**Problems and tasks:**
1. Answer these questions about the review of Understanding Modern Money:
(a) In what city and year was the book published?
(b) According to Wray, what is the central bank's only effective tool?
(c) At what wage would the government, as "employer of last resort," offer a job to anyone who wants to work?
2. Carry the review of Understanding Modern Money forward from its final sentence.

Sunday, June 10, 2012

Understanding Modern Money: Introduction.

Understanding Modern Money: The Key to Full Employment and Price Stability. L. Randall Wray. Cheltenham, UK: 1998. Pp. x + 198.

Chapter 1: Introduction
Chapter 2: Money and Taxes: The Chartalist Approach (coming soon)
Chapter 3: An Introduction to a History of Money (coming soon)

His phrasing is more scholarly, but in his introduction, University of Missouri, Kansas City professor of economics L. Randall Wray begins Understanding Modern Money by claiming that everything we know about money is wrong*. According to Wray, Governments can run a balanced budget only in the perfectly ideal case; in practice, a government must run a deficit, and there is no a priori optimal deficit or debt limit (1). It is not the monetary policy of the central bank but the fiscal policy of the Treasury that determines the value of money (1-2). The central bank does not determine the inflation rate by controlling the amount of money in circulation; indeed the central bank cannot control the money supply; the only effective tool the central bank has is determining the interest rate at which it supplies short-term bank reserves (2). The Treasury need not "finance" government operations with bond sales; bond sales serve only to "drain" excess bank reserves and the central bank effectively determines the bond interest rate (2). Just as Marx did to Hegel, Wray and the Modern Monetary Theorists want to turn our upside-down understanding of money back on its feet.

*with apologies to Firesign Theater

With this new understanding of money, Wray offers some alternatives to present economic and political policy. Rather than trying to manage incentives to achieve full or nearly full employment in the private sector (and provide welfare, because the private sector never actually manage to achieve high employment), the government can act as "'employer of last resort' by offering a job to anyone who wants to work at a nominal wage fixed by the government" (2-3). Instead of fixing the quantity of government purchases by direct policy and paying market rates for those purchases, the government can fix the anchor price of a key commodity, i.e. labor, and let the quantity consumed float, thus maintaining a "buffer stock" to maintain overall price stability (3). Wray believes this approach would deliver price stability and zero involuntary unemployment (3).

(Extracted page text data)
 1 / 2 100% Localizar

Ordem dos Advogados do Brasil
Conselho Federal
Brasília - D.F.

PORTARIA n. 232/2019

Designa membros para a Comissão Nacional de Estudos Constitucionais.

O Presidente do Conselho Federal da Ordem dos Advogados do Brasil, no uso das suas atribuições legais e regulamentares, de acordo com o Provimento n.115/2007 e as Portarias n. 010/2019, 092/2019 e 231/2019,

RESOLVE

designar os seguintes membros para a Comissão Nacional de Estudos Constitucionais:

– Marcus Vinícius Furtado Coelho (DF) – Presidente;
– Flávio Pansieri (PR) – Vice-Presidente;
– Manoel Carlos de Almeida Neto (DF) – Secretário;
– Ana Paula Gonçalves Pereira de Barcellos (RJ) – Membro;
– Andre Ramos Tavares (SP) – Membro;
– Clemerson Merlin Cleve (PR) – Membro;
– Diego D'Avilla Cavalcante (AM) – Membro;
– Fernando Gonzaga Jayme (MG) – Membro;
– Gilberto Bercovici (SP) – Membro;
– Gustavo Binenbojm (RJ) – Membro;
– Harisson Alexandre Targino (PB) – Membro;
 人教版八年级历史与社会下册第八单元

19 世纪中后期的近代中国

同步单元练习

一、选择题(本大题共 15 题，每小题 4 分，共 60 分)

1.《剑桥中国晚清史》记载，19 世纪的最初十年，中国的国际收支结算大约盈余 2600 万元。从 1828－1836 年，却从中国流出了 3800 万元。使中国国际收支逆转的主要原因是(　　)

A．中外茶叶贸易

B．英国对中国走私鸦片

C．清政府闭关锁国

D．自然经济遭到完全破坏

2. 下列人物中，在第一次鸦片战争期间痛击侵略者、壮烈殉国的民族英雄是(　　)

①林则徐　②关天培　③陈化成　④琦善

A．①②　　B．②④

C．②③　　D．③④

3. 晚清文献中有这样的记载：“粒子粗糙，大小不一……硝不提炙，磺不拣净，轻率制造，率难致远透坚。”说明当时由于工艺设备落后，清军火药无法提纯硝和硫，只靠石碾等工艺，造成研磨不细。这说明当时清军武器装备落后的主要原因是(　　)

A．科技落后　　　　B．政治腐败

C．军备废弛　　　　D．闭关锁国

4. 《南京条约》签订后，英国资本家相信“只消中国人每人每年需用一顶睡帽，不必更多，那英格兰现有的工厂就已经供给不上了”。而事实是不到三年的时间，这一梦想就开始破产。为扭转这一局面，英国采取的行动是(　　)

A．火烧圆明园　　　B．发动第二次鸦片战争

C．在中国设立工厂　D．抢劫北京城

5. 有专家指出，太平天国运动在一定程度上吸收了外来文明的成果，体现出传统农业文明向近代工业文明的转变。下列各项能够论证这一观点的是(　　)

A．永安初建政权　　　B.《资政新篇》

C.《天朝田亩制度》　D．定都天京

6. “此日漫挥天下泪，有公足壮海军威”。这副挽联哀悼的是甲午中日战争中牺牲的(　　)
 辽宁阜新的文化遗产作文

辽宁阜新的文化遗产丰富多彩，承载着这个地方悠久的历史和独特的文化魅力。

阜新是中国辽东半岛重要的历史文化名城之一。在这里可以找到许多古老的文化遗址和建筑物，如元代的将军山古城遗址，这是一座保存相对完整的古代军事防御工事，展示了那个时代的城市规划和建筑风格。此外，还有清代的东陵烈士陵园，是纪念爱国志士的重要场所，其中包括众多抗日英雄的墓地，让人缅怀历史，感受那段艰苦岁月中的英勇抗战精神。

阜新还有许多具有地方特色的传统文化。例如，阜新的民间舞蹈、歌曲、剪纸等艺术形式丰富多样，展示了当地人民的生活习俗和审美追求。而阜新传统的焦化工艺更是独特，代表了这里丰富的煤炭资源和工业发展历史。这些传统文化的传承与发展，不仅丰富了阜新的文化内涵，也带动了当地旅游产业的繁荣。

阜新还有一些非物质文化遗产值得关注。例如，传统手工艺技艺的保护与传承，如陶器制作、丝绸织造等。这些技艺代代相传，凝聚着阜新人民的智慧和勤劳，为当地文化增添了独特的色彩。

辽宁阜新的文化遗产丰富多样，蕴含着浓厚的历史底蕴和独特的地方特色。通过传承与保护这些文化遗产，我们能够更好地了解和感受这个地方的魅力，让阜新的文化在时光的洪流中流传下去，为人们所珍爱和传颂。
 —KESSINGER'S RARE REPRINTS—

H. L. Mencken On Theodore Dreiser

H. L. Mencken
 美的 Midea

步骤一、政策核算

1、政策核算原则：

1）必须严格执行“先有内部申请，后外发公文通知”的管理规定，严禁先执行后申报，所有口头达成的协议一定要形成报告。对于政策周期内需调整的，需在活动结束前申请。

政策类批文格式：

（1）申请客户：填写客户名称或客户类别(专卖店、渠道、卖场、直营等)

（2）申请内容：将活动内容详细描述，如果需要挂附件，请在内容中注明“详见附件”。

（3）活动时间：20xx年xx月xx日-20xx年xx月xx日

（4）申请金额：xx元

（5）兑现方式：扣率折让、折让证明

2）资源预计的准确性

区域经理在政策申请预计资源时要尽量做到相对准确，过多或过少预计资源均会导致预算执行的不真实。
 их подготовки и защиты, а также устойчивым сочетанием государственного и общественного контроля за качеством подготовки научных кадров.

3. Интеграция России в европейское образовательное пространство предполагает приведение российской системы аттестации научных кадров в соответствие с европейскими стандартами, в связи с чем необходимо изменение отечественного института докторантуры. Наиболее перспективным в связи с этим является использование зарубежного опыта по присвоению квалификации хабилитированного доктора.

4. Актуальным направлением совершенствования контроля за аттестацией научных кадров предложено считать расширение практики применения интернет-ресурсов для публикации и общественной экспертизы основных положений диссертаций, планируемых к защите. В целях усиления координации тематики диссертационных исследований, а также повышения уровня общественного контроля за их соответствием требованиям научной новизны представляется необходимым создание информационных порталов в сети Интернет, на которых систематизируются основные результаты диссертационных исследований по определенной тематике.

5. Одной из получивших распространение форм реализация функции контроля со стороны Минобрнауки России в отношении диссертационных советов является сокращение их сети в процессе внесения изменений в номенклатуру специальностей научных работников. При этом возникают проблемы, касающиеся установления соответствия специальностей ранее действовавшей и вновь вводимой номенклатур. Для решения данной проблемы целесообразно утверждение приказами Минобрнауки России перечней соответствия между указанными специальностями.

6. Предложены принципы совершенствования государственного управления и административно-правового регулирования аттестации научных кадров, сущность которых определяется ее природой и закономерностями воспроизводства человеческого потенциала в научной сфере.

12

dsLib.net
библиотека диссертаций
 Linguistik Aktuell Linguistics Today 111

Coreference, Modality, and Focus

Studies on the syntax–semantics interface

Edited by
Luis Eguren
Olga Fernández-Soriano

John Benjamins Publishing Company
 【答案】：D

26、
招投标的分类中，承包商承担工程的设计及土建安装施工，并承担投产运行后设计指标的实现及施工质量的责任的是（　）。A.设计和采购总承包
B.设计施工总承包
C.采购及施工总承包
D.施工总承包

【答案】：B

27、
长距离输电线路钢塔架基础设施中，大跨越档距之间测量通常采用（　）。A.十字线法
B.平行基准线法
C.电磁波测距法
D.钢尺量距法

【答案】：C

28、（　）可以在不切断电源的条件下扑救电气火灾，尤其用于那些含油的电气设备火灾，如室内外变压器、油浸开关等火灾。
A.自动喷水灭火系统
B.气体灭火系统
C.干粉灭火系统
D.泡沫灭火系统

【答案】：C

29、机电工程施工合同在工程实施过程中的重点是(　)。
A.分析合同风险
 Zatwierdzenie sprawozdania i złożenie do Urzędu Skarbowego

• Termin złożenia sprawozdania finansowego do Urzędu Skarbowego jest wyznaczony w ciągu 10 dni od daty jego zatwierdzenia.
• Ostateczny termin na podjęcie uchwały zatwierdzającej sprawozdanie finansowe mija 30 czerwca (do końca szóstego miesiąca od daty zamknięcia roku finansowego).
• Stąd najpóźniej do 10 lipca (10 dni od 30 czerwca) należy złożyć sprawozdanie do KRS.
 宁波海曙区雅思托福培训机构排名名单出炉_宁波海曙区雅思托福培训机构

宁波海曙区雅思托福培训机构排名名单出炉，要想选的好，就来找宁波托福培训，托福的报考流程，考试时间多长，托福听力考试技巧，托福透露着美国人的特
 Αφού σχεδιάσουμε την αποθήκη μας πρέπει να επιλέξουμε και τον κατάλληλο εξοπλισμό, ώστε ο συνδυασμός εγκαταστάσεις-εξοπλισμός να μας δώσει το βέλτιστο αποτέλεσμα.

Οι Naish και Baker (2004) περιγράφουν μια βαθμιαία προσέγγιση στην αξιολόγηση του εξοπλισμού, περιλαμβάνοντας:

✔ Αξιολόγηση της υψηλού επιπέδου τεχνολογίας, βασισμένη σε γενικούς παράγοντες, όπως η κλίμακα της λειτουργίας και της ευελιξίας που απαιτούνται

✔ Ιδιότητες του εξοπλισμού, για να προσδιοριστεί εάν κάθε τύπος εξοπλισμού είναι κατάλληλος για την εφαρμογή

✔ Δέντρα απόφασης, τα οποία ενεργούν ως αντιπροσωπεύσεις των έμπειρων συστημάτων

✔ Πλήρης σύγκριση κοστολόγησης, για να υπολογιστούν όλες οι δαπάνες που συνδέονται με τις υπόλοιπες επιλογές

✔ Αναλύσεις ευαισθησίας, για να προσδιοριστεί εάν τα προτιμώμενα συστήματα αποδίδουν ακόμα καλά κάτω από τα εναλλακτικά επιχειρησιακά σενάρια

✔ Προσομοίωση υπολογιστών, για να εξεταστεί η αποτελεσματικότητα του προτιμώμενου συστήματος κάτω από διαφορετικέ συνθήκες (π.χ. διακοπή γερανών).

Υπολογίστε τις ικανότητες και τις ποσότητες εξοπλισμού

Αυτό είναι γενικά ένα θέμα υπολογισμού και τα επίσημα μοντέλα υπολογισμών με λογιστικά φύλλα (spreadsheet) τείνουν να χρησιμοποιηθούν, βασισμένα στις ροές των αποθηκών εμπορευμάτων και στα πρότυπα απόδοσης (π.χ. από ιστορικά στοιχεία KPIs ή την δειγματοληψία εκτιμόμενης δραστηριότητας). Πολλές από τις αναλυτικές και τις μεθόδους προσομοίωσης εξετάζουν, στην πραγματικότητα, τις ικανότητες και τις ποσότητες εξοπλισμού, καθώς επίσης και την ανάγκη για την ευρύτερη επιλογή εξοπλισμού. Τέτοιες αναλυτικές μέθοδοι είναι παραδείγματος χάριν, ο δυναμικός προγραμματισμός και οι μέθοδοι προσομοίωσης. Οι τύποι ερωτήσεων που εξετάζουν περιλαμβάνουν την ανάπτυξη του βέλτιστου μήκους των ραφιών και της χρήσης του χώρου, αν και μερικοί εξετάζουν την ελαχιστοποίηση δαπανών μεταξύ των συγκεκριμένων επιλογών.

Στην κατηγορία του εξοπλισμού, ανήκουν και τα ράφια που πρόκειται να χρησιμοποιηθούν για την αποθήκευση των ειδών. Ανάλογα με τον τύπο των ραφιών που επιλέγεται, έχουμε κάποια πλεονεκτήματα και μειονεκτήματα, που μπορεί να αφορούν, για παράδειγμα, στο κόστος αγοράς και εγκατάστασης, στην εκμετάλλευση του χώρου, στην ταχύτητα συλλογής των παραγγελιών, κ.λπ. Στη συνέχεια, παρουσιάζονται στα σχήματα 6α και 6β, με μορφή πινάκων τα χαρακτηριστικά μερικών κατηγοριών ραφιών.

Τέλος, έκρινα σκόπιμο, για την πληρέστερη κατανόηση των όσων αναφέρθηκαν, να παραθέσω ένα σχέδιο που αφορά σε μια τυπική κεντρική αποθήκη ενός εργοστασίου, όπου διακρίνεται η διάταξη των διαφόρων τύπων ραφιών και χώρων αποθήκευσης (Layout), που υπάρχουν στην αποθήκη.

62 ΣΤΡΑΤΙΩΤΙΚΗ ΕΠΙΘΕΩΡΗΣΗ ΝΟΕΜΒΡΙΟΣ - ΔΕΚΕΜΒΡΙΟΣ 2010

**Results for each task:**
1.
(a) Cheltenham, UK, in 1998.
(b) Determining the interest rate at which it supplies short-term bank reserves.
(c) A nominal wage fixed by the government.

2.
Wray continues by sketching a simple model. A government enforces a tax liability on its citizens, and determines "that which is necessary to pay taxes, (twintopt)." All governments today use "money" as twintopt; the terms are interchangeable. The government then purchases goods and services from its citizens in exchange for money, and the citizens supply goods and services so they can pay their taxes. People must receive enough money to have enough to pay their taxes, so total government purchases must at minimum equal the tax liability; in the long run, the government must at least operate a balanced budget and cannot operate a long-run surplus. Even if the government were the only consumer of goods and services, people would probably want to hoard some money, so they could be assured of paying future taxes, and some money will probably be "lost in the wash", so realistically, the government ought to operate a long-run deficit (4). The key points here are that tax liability precedes government purchases, and payment of money by the government precedes the collection of taxes.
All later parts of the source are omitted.